Listed records START
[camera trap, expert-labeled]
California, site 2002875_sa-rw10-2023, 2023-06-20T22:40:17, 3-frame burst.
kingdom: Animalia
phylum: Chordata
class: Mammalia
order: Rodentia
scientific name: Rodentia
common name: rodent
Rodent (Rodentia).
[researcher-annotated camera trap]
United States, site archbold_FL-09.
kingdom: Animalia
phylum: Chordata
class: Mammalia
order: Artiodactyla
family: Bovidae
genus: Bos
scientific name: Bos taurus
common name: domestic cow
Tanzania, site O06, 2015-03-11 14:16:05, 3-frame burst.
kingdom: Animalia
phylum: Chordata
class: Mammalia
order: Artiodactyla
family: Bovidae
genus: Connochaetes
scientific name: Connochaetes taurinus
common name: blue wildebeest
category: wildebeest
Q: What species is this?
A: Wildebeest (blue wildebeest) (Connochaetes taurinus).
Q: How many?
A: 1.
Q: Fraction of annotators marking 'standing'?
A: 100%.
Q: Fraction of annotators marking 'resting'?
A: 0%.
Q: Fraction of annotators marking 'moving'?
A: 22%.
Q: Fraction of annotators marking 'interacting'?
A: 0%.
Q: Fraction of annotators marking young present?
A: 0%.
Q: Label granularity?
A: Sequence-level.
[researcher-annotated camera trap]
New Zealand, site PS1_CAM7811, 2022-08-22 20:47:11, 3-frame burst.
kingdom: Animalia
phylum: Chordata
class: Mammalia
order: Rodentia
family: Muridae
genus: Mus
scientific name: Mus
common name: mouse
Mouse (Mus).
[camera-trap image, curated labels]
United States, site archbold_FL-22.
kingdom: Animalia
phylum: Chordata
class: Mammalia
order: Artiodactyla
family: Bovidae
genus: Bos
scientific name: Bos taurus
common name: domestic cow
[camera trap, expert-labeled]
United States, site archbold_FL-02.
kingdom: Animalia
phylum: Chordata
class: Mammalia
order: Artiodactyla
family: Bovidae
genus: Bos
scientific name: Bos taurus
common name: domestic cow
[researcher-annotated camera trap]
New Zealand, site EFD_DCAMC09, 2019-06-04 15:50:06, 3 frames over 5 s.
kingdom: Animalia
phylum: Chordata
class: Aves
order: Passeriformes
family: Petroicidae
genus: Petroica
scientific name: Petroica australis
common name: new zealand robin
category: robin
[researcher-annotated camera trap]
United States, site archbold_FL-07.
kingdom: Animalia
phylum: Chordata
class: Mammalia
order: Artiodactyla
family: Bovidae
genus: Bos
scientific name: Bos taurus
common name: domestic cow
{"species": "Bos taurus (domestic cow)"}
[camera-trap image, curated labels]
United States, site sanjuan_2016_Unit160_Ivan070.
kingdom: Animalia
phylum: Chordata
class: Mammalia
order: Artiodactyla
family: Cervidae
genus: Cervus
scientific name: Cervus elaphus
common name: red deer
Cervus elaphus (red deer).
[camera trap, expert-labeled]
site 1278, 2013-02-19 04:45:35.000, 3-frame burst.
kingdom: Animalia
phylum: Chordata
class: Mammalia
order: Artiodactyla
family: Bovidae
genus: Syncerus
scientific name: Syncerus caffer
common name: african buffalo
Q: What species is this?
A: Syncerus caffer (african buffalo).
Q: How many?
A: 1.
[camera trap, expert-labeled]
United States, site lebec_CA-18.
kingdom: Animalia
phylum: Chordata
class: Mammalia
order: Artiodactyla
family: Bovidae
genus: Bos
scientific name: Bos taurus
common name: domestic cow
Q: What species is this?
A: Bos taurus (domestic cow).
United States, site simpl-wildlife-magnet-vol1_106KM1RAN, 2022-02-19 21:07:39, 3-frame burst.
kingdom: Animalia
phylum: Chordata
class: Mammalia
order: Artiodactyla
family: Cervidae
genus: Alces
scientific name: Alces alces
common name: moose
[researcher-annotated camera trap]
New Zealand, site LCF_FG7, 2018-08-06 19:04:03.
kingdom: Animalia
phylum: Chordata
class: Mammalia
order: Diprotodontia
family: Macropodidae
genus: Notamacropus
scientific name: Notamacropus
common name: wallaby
Listed records END
# Task instructions
Out of the data above, set down the lines from the one with "Q: Fraction of annotators marking 'resting'?" to the one with "order: Passeriformes", both included, exactly as written and with no additions.

# Solution for this exercise
Q: Fraction of annotators marking 'resting'?
A: 0%.
Q: Fraction of annotators marking 'moving'?
A: 22%.
Q: Fraction of annotators marking 'interacting'?
A: 0%.
Q: Fraction of annotators marking young present?
A: 0%.
Q: Label granularity?
A: Sequence-level.
[researcher-annotated camera trap]
New Zealand, site PS1_CAM7811, 2022-08-22 20:47:11, 3-frame burst.
kingdom: Animalia
phylum: Chordata
class: Mammalia
order: Rodentia
family: Muridae
genus: Mus
scientific name: Mus
common name: mouse
Mouse (Mus).
[camera-trap image, curated labels]
United States, site archbold_FL-22.
kingdom: Animalia
phylum: Chordata
class: Mammalia
order: Artiodactyla
family: Bovidae
genus: Bos
scientific name: Bos taurus
common name: domestic cow
[camera trap, expert-labeled]
United States, site archbold_FL-02.
kingdom: Animalia
phylum: Chordata
class: Mammalia
order: Artiodactyla
family: Bovidae
genus: Bos
scientific name: Bos taurus
common name: domestic cow
[researcher-annotated camera trap]
New Zealand, site EFD_DCAMC09, 2019-06-04 15:50:06, 3 frames over 5 s.
kingdom: Animalia
phylum: Chordata
class: Aves
order: Passeriformes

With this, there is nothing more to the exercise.